### MATERIAL PROVIDED
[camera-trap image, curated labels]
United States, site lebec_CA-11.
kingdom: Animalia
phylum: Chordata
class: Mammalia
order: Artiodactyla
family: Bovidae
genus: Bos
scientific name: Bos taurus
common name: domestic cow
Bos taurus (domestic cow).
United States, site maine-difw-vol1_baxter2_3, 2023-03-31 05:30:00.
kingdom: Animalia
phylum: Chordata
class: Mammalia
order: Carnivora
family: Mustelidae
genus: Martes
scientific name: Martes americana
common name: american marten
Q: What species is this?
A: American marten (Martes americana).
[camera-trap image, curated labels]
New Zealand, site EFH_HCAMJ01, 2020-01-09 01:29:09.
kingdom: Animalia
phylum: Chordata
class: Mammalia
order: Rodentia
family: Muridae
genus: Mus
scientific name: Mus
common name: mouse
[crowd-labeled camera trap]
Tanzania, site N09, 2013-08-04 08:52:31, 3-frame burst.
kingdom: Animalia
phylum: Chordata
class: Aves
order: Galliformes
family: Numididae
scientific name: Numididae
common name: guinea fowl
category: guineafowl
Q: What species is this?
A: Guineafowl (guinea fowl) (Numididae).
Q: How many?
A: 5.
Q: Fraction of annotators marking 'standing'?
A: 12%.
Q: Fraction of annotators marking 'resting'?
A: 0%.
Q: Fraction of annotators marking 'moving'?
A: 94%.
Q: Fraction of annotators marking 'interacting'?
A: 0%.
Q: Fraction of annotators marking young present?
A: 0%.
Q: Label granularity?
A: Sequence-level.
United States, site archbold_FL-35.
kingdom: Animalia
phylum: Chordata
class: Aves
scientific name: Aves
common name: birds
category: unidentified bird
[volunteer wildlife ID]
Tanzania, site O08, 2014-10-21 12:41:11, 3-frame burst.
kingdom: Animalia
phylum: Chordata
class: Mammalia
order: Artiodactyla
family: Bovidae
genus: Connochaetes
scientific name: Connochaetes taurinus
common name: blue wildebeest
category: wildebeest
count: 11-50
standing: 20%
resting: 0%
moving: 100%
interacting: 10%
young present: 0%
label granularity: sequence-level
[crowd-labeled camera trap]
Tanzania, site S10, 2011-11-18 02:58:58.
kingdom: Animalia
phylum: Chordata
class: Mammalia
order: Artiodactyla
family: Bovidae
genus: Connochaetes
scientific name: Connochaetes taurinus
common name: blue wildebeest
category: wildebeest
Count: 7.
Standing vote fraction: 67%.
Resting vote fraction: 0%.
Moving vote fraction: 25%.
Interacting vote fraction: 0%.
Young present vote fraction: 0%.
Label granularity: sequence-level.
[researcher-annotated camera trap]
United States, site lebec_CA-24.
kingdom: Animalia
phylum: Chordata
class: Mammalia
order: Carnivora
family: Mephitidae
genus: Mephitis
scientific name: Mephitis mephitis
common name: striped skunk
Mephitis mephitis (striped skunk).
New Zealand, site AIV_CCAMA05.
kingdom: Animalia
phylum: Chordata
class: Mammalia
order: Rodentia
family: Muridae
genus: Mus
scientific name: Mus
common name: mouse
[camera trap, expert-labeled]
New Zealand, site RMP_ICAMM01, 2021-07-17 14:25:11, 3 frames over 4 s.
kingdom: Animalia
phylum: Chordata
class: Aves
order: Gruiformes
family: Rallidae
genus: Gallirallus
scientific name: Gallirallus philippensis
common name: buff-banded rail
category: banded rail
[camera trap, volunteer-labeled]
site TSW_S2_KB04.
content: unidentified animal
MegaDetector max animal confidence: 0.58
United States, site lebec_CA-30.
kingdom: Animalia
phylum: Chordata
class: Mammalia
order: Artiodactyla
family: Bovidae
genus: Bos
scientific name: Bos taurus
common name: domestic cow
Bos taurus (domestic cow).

### TASK TO CARRY OUT
Please transcribe exactly the lines above from the line that has "young present: 0%" up to and including the line that has "Label granularity: sequence-level."; no other line belongs in the answer.

### COMPLETED EXERCISE
young present: 0%
label granularity: sequence-level
[crowd-labeled camera trap]
Tanzania, site S10, 2011-11-18 02:58:58.
kingdom: Animalia
phylum: Chordata
class: Mammalia
order: Artiodactyla
family: Bovidae
genus: Connochaetes
scientific name: Connochaetes taurinus
common name: blue wildebeest
category: wildebeest
Count: 7.
Standing vote fraction: 67%.
Resting vote fraction: 0%.
Moving vote fraction: 25%.
Interacting vote fraction: 0%.
Young present vote fraction: 0%.
Label granularity: sequence-level.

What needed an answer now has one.